» **Exercise inputs**:
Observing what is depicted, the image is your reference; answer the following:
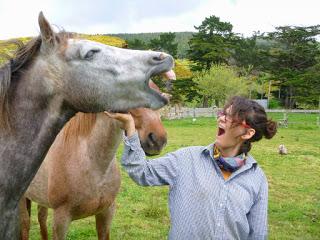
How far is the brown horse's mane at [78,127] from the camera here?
13.4 feet

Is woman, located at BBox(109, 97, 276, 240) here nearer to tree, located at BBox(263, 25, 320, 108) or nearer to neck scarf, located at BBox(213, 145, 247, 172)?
neck scarf, located at BBox(213, 145, 247, 172)

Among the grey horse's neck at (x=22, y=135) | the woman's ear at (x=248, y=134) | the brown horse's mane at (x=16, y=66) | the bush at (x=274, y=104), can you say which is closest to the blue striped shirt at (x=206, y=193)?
the woman's ear at (x=248, y=134)

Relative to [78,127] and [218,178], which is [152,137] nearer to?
[78,127]

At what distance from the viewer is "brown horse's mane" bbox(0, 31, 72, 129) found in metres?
2.22

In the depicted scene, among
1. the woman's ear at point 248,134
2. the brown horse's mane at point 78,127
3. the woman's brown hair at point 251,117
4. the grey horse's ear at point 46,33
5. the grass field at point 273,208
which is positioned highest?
the grey horse's ear at point 46,33

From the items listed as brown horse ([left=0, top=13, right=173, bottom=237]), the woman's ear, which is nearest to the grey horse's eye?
brown horse ([left=0, top=13, right=173, bottom=237])

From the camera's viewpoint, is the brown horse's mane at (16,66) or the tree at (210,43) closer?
the brown horse's mane at (16,66)

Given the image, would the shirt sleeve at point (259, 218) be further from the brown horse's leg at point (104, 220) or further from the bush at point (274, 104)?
the bush at point (274, 104)

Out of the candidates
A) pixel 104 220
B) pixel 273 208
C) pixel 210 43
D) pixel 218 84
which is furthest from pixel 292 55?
pixel 104 220

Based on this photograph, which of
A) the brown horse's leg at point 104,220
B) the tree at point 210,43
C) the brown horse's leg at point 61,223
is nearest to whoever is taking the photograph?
the brown horse's leg at point 61,223

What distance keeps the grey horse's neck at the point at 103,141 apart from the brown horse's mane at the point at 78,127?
0.21 ft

» **The task**:
Quote the entire listing above word for word, leaving out the pictures.

» **Task solution**:
Observing what is depicted, the image is your reference; answer the following:
How far is the brown horse's mane at [78,127] from the camera here?
13.4 feet

Is woman, located at BBox(109, 97, 276, 240) here nearer to tree, located at BBox(263, 25, 320, 108) or nearer to neck scarf, located at BBox(213, 145, 247, 172)?
neck scarf, located at BBox(213, 145, 247, 172)

Among the grey horse's neck at (x=22, y=135) | the woman's ear at (x=248, y=134) | the brown horse's mane at (x=16, y=66) | the bush at (x=274, y=104), can you say which is closest to the blue striped shirt at (x=206, y=193)?
the woman's ear at (x=248, y=134)

Relative to [78,127] and [218,178], which is [152,137] nearer to?
[78,127]

At what distance from the viewer is "brown horse's mane" bbox(0, 31, 72, 129) found in metres?
2.22

In the depicted scene, among
1. the woman's ear at point 248,134
2. the brown horse's mane at point 78,127
3. the woman's brown hair at point 251,117
4. the grey horse's ear at point 46,33
5. the grass field at point 273,208
which is positioned highest?
the grey horse's ear at point 46,33

From the items listed as brown horse ([left=0, top=13, right=173, bottom=237]), the woman's ear, which is nearest to the grey horse's eye?
brown horse ([left=0, top=13, right=173, bottom=237])

From the camera's viewpoint, is the brown horse's mane at (16,66) or the tree at (210,43) closer?
the brown horse's mane at (16,66)

Given the image, would the shirt sleeve at point (259, 218) be further from the brown horse's leg at point (104, 220) or further from the bush at point (274, 104)?
the bush at point (274, 104)

Out of the candidates
A) pixel 104 220
B) pixel 273 208
C) pixel 210 43
D) pixel 218 84
which is furthest from pixel 292 55?
pixel 104 220

Based on this photograph, which of
A) the brown horse's leg at point 104,220
B) the tree at point 210,43
C) the brown horse's leg at point 61,223
is nearest to whoever is taking the photograph?
the brown horse's leg at point 61,223

What distance keeps the grey horse's neck at the point at 103,141 apart from the brown horse's mane at the point at 78,127?
0.21 ft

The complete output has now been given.